### THE TASK
Copy the listing below in full and skip every picture.

++++ SOURCE MATERIAL

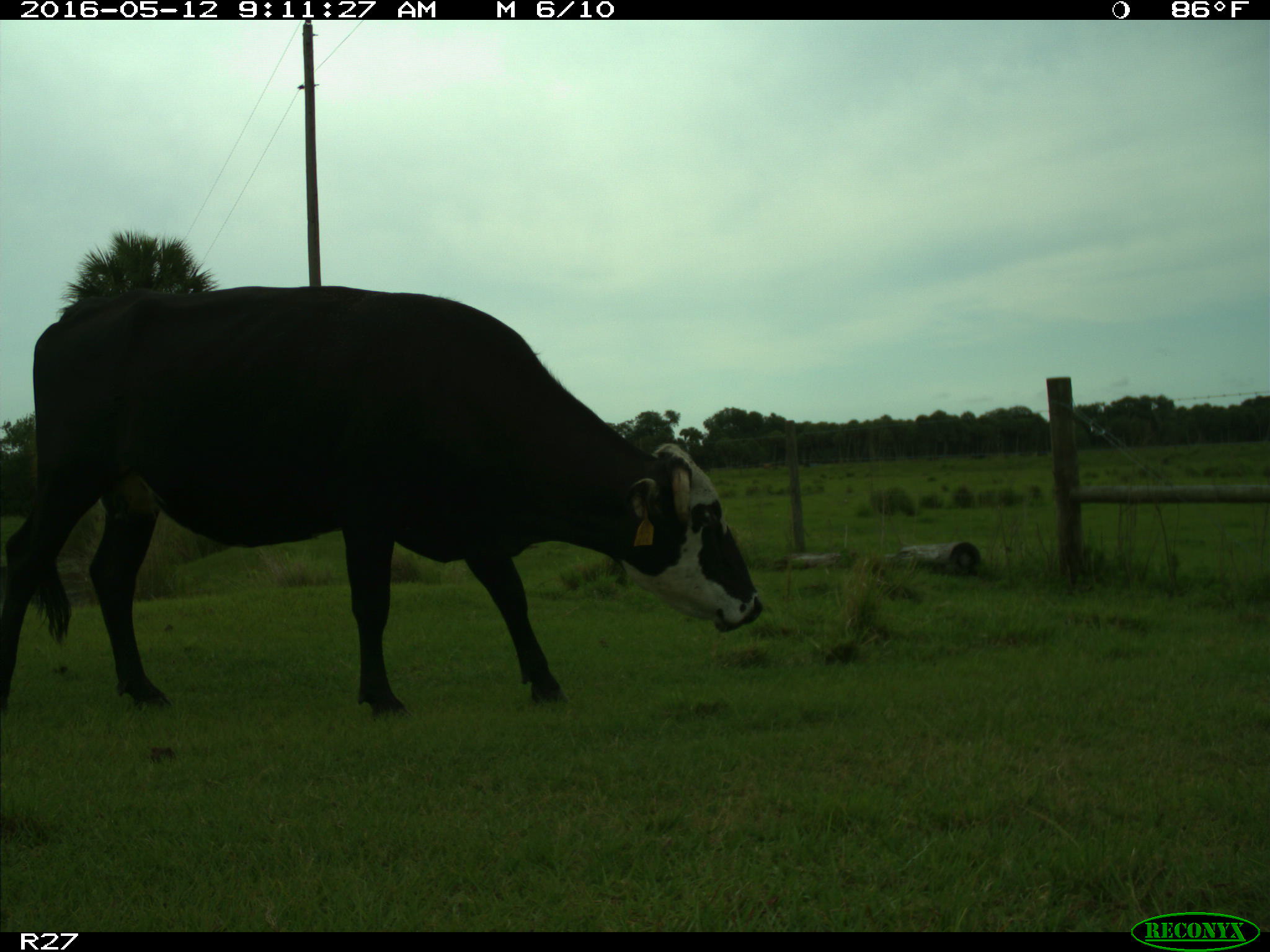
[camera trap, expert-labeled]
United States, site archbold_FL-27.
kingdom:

++++++++

### SOLUTION TO THIS PROBLEM
[camera trap, expert-labeled]
United States, site archbold_FL-27.
kingdom:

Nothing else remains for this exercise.